→ **Page extract**:
========

To compare the root development and the growth rate of the mandibular third molar (M3 inf) in individuals where the M3 inf erupted vs individuals exhibiting M3 inf impaction.
Serial standardized intraoral radiographs (Eggen technique) were taken annually of the mandibular third molar region from 132 subjects (71 male and 61 female) from 15 to 20 years of age. Based on the films, 264 lower third molars were classified into an eruption and an impaction group. Root development was recorded according to a quantitative method described by Haavikko (1970), and the eruption status was analyzed using logistic regression.
In total, 155 (59%) of the M3 inf erupted, and 109 (41%) were impacted at age 20. In 44 (33%) patients both M3 inf were impacted, in 21 (16%) patients one tooth was erupted and the contralateral tooth impacted, and in 67 (51%) patients both M3 inf were erupted. The more mature a tooth was at age 15, the higher was the probability of eruption (odds ratio: 3.89, P < .001). The growth rate of the root development stage was statistically significantly associated with the probability of eruption (odds ratio: 10.50, P = .041).
Delayed mandibular third molar root development is associated with impaction. Radiographs taken at age 15 may predict the risk of impaction and thereby guide decision making for the orthodontist or the oral and maxillofacial surgeon.

========

→ **Data to examine**:
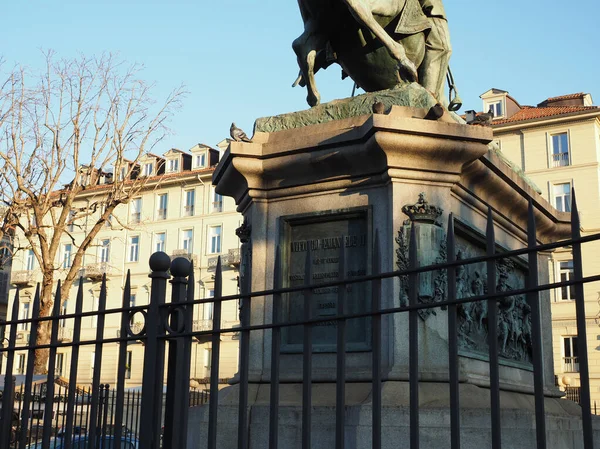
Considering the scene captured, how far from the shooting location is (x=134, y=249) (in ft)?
164

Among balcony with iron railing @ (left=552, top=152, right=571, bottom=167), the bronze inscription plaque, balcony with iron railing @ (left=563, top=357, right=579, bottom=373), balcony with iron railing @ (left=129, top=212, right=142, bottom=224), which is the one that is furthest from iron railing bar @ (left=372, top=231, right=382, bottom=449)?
balcony with iron railing @ (left=129, top=212, right=142, bottom=224)

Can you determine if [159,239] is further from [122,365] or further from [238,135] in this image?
[122,365]

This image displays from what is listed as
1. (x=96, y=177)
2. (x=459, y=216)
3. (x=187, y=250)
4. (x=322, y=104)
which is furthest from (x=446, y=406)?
(x=187, y=250)

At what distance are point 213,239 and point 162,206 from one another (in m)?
4.56

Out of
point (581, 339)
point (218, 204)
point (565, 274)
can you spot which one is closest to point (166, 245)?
point (218, 204)

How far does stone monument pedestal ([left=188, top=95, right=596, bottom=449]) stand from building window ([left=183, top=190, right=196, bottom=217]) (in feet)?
139

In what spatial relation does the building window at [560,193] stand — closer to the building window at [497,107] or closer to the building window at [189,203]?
the building window at [497,107]

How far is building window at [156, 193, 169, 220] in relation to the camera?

========

→ **Try it**: Extract the complete abstract on mandibular third molar root development and impaction from above, reproducing it word for word.

→ **Result of the exercise**:
To compare the root development and the growth rate of the mandibular third molar (M3 inf) in individuals where the M3 inf erupted vs individuals exhibiting M3 inf impaction.
Serial standardized intraoral radiographs (Eggen technique) were taken annually of the mandibular third molar region from 132 subjects (71 male and 61 female) from 15 to 20 years of age. Based on the films, 264 lower third molars were classified into an eruption and an impaction group. Root development was recorded according to a quantitative method described by Haavikko (1970), and the eruption status was analyzed using logistic regression.
In total, 155 (59%) of the M3 inf erupted, and 109 (41%) were impacted at age 20. In 44 (33%) patients both M3 inf were impacted, in 21 (16%) patients one tooth was erupted and the contralateral tooth impacted, and in 67 (51%) patients both M3 inf were erupted. The more mature a tooth was at age 15, the higher was the probability of eruption (odds ratio: 3.89, P < .001). The growth rate of the root development stage was statistically significantly associated with the probability of eruption (odds ratio: 10.50, P = .041).
Delayed mandibular third molar root development is associated with impaction. Radiographs taken at age 15 may predict the risk of impaction and thereby guide decision making for the orthodontist or the oral and maxillofacial surgeon.